MİT raporundan biz şöyle haberdar olduk, sondan bir önceki duruşmada Hanefi Avcı bahsetti bu rapordan ve dedi ki “Dosyaya böyle bir MİT raporu konmuştur, burada da söyleniyor zaten  SDP ile Toplumsal Özgürlük’ün Devrimci Karargah’la hiçbir alakası yoktur” diye Avcı yaptı bu savunmayı. Biz de şaşırdık nereden çıktı bu rapor diye. Bu çok olağanüstü bir durum. Bir MİT raporunun bir dava dosyasına konması Türkiye tarihinde bir ilktir. Böyle bir şey yapıldı. Sonra duruşmadan sonra avukatlar ilgilendi konuyla ve Ağustos ayında yapılan operasyonun davasına konduğunu bu raporun öğrendik.

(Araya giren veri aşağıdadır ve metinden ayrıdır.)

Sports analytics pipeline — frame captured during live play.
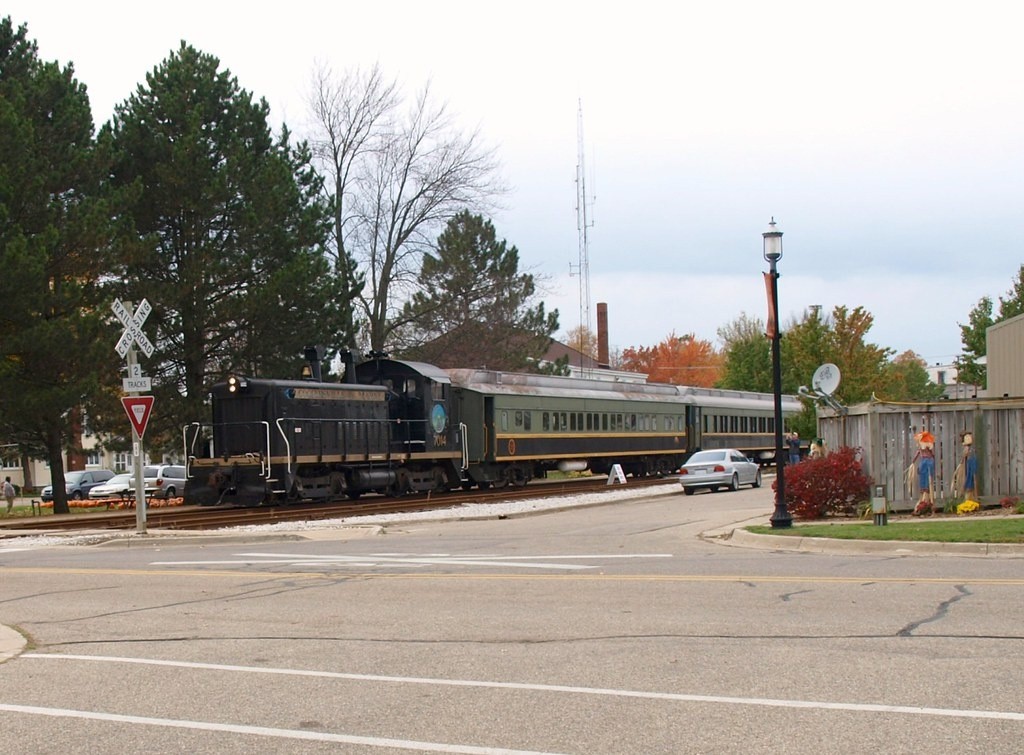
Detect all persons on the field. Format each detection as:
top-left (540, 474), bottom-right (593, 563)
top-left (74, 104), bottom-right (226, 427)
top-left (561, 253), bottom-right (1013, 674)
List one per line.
top-left (786, 432), bottom-right (800, 464)
top-left (3, 476), bottom-right (16, 515)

MİT raporunun her sayfasında “gizli” yazıyor ve her sayfanın altında da “bu belge delil olarak kullanılamaz” deniyor. Çünkü MİT raporu bir istihbarat belgesidir.

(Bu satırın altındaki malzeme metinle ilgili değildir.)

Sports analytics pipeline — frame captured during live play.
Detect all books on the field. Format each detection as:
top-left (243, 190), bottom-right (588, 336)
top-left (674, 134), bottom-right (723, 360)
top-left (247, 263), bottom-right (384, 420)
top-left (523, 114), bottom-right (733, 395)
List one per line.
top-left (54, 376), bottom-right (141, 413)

Devlet sırrı değil midir MİT raporları?
Evet devlet sırrı olması gerekirken dosyaya konulmuş bu MİT raporu. Hatta ikinci defa koydular dosyaya, kasım ayında yapılan operasyonun dava dosyasına da konuldu bu rapor. Bu raporda 100’e yakın insanın ismi geçiyor. Bunlar hakkında hiçbir açıklama yapılmadan 19 kişi kadar Devrimci Karargah üyesi olarak yazılmış ki bir tanesi de ben oluyorum bunlardan, yakında beni de görebilirsiniz dava da... Orada bunlarla ilgili “bu 19 kişiyle ilişkili olanlar” diyor ve 100’e yakın kişinin ismi geçiyor ama ilişki denilenin ne olduğuna dair hiçbir açıklama yok.
Aslında burada Devrimci Karargah davasının maksadı bir kez daha ortaya çıkıyor zaten. O dönem Halkların Demokratik Kongresi kurulmamıştı ama Çatı Partisi Girişimi vardı, Emek Demokrasi ve Özgürlük Bloku oldu ve sonra HDK’ya dönüştü. Bu çalışmalarda yer alan herkesin adı geçiyor MİT raporunda. Bir amaç da bu. Bu davanın bir tarafı sosyalist solu sindirmekse diğer tarafı da HDK’yı hedef almak. Kürt halk hareketiyle Türkiyeli sosyalistlerin, emekçilerin, ezilenlerin bir araya gelmesini, ortak mücadele yürütmesini engellemek istiyor devlet ve bu operasyonu da bu şekilde kullanıyor.  O cephe girişimine katılan tüm siyasi gruplarının temsilcilerinin ismi var. Halbuki üzerinde delil olarak kullanılamayacağı yazıyor. Neden koymuşlar böyle bir raporu dieye düşündük?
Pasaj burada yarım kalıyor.